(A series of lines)

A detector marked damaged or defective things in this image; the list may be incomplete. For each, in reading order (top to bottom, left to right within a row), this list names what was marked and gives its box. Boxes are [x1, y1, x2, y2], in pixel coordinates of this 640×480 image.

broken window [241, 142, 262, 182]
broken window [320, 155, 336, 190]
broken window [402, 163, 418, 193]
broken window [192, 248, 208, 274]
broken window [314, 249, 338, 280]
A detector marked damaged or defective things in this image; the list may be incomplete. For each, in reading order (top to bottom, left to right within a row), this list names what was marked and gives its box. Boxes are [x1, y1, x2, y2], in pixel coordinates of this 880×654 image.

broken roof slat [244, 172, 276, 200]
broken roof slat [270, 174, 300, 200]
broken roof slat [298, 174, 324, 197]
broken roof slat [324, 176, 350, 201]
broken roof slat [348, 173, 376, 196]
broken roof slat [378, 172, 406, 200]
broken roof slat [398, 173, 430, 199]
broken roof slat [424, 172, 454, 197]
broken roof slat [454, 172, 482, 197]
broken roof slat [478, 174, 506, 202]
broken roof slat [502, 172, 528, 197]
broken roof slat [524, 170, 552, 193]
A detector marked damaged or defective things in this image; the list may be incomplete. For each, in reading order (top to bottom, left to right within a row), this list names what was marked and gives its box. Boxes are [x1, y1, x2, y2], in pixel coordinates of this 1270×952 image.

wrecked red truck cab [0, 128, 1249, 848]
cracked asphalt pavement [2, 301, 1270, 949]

Exercise description:
Reproduce the lines above verbatim, from the first to the last.

Result below:
A detector marked damaged or defective things in this image; the list may be incomplete. For each, in reading order (top to bottom, left to right within a row), this list names what was marked and gives its box. Boxes are [x1, y1, x2, y2], in pixel coordinates of this 640×480 image.

broken window [241, 142, 262, 182]
broken window [320, 155, 336, 190]
broken window [402, 163, 418, 193]
broken window [192, 248, 208, 274]
broken window [314, 249, 338, 280]
A detector marked damaged or defective things in this image; the list may be incomplete. For each, in reading order (top to bottom, left to right within a row), this list names what was marked and gives its box. Boxes are [x1, y1, x2, y2], in pixel coordinates of this 880×654 image.

broken roof slat [244, 172, 276, 200]
broken roof slat [270, 174, 300, 200]
broken roof slat [298, 174, 324, 197]
broken roof slat [324, 176, 350, 201]
broken roof slat [348, 173, 376, 196]
broken roof slat [378, 172, 406, 200]
broken roof slat [398, 173, 430, 199]
broken roof slat [424, 172, 454, 197]
broken roof slat [454, 172, 482, 197]
broken roof slat [478, 174, 506, 202]
broken roof slat [502, 172, 528, 197]
broken roof slat [524, 170, 552, 193]
A detector marked damaged or defective things in this image; the list may be incomplete. For each, in reading order (top to bottom, left to right within a row), this list names what was marked and gives its box. Boxes are [x1, y1, x2, y2], in pixel coordinates of this 1270×952 image.

wrecked red truck cab [0, 128, 1249, 848]
cracked asphalt pavement [2, 301, 1270, 949]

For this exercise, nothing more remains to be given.